◆ **What you are asked to do**: Put the entries into a numbered list, leaving out blank lines. Begin at the line containing "From the camera, how" and stop after the line containing "In the depicted", including both.
::: Recorded data
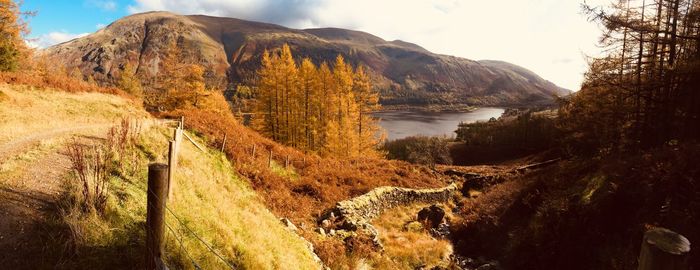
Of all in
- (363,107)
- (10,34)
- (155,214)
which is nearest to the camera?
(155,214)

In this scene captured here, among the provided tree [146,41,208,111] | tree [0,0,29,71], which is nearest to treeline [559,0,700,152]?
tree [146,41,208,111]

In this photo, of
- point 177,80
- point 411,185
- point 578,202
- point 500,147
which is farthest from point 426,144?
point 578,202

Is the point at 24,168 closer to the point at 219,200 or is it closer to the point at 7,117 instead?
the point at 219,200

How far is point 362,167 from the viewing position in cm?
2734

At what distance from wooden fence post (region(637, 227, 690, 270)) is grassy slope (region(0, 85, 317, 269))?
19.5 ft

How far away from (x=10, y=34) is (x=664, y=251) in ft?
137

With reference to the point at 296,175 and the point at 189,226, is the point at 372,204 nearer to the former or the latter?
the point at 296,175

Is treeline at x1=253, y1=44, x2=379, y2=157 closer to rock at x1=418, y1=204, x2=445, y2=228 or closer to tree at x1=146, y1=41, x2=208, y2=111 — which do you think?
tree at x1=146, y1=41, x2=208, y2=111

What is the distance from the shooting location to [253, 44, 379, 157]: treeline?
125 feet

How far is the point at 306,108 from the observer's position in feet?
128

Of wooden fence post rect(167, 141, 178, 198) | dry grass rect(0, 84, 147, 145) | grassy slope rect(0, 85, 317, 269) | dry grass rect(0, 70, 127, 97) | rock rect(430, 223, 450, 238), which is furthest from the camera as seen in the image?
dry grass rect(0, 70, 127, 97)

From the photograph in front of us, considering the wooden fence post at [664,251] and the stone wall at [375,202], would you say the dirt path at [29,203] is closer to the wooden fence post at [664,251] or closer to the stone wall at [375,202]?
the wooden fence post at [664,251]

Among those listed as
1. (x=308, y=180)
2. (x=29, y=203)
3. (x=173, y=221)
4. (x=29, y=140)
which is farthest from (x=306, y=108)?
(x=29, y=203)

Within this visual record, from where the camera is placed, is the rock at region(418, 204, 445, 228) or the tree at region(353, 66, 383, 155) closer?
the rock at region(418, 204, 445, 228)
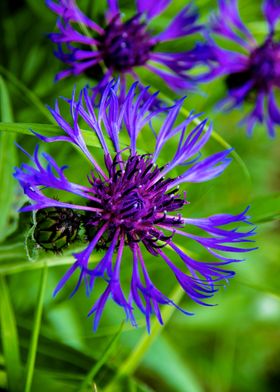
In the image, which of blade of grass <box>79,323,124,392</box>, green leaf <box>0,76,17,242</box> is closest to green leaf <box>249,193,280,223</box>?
::::::
::: Recorded data
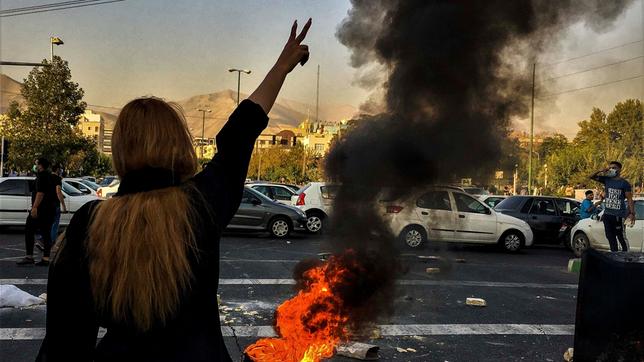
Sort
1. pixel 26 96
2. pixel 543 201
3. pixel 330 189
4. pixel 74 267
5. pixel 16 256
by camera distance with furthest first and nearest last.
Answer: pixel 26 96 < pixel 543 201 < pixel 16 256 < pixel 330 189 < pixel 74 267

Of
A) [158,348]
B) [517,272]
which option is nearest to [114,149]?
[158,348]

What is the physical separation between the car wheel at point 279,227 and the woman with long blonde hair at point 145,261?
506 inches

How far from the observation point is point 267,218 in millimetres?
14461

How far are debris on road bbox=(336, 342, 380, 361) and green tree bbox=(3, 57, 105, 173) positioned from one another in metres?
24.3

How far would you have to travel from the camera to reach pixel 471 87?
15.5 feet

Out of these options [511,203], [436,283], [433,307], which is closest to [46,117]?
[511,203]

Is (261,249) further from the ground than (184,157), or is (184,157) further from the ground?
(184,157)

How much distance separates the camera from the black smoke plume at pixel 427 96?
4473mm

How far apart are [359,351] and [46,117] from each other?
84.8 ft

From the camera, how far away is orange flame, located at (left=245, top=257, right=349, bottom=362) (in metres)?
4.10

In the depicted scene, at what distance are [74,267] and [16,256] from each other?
::::::
::: Recorded data
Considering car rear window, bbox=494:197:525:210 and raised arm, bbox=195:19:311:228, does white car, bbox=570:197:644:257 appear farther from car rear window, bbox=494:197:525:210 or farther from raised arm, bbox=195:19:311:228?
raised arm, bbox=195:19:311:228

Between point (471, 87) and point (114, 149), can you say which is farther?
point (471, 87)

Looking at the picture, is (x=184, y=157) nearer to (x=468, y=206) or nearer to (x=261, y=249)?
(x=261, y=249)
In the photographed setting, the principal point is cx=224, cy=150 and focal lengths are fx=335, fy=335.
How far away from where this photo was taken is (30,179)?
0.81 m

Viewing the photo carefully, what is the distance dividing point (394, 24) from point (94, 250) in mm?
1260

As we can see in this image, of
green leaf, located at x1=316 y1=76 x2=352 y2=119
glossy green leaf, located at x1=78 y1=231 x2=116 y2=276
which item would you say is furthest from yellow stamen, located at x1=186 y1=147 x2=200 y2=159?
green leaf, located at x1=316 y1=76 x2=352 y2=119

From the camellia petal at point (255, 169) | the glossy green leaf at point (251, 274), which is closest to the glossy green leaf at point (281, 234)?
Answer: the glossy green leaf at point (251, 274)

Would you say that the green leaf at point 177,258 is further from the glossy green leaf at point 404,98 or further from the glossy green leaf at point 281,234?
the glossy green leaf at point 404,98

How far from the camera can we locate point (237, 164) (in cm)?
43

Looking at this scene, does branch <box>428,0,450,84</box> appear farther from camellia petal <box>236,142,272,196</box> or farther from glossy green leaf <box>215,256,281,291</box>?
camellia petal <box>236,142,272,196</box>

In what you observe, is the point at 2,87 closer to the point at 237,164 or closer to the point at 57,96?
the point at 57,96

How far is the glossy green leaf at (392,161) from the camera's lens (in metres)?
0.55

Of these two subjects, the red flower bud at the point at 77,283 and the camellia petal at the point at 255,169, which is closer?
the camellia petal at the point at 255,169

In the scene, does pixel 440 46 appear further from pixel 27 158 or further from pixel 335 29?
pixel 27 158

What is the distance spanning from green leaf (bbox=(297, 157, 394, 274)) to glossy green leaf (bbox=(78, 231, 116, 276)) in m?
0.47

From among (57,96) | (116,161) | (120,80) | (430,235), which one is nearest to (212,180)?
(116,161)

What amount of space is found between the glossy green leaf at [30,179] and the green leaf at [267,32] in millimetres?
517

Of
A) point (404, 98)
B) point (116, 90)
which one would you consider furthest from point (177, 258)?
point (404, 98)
::::::
◆ **Full response**:
1. From the camera, how far away is orange flame, located at (left=245, top=257, right=349, bottom=362) (in metres)?
2. 4.10
3. In the depicted scene, at what distance are [74,267] and [16,256] from each other?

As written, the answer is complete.